• _Vorliegender Text_:
„Dunkelblum“ ist Eva Menasses bisher bester Roman

Und nicht nur das: Dieser Roman wirkt bis in die Sprache hinein endlich einmal so, als habe eine Autorin nicht einfach städtische Befindlichkeiten in ein übersichtliches Dorf-Setting projiziert, findet Literaturkolumnist Sören Heim.


Ich bin mir nicht sicher, ob ich sie alle gelesen habe, doch soweit ich es überblicken kann: Dunkelblum ist Eva Menasses bisher bester Roman. Alles andere war entweder grundsolide oder von einer starken Idee getragen, aber mit deutlichen Schwächen. Dunkelblum ist nicht nur der beste Roman der Autorin, sondern auch einer der besten, wenn nicht sogar der beste mir bekannte der „neuen Dorfromane“, Vielleicht gemeinsam mit Stanišićs „Vor dem Fest“ (nicht gemeint sind bzw. betrachtet werden hier ältere Dorfromane wie etwa Gstreins „Einer“ oder Kurzecks Kein Frühling).

• _Gestellte Aufgabe_: Setzen Sie die Rezension zu Eva Menasses Roman „Dunkelblum“ im Anschluss an ihren letzten Satz fort.

• _Erfasste Daten_:
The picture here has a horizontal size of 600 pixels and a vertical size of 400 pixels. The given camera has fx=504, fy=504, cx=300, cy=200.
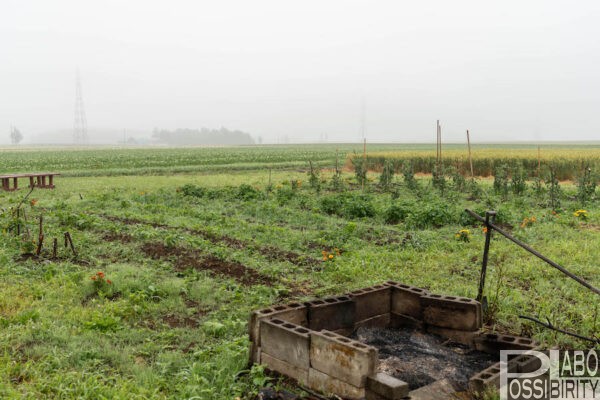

• _Antwort zur Aufgabe_:
Über diese neue Dörflichkeit habe ich schon an verschiedenen Stellen geschrieben. Sie drängt sich auf, weil im Dorf-Kosmos sich konzentriert und weniger abstrakt über gesellschaftliche Entwicklungen schreiben lässt. Und sie krankt oft daran, dass sich oft eindeutig Städter ihre Dörfer zurechtbauen, wie sie sie gerade brauchen, die Figuren entsprechend platte Talking Heads für eigentlich nationale, tendenziell noch immer aus der Perspektive der Großstadt betrachtete Debatten sind, und die AutorInnen wiederum versuchen das aufzufangen, indem sie eine Stadt-Person, die aufs Land zieht, als Vermittler einbauen.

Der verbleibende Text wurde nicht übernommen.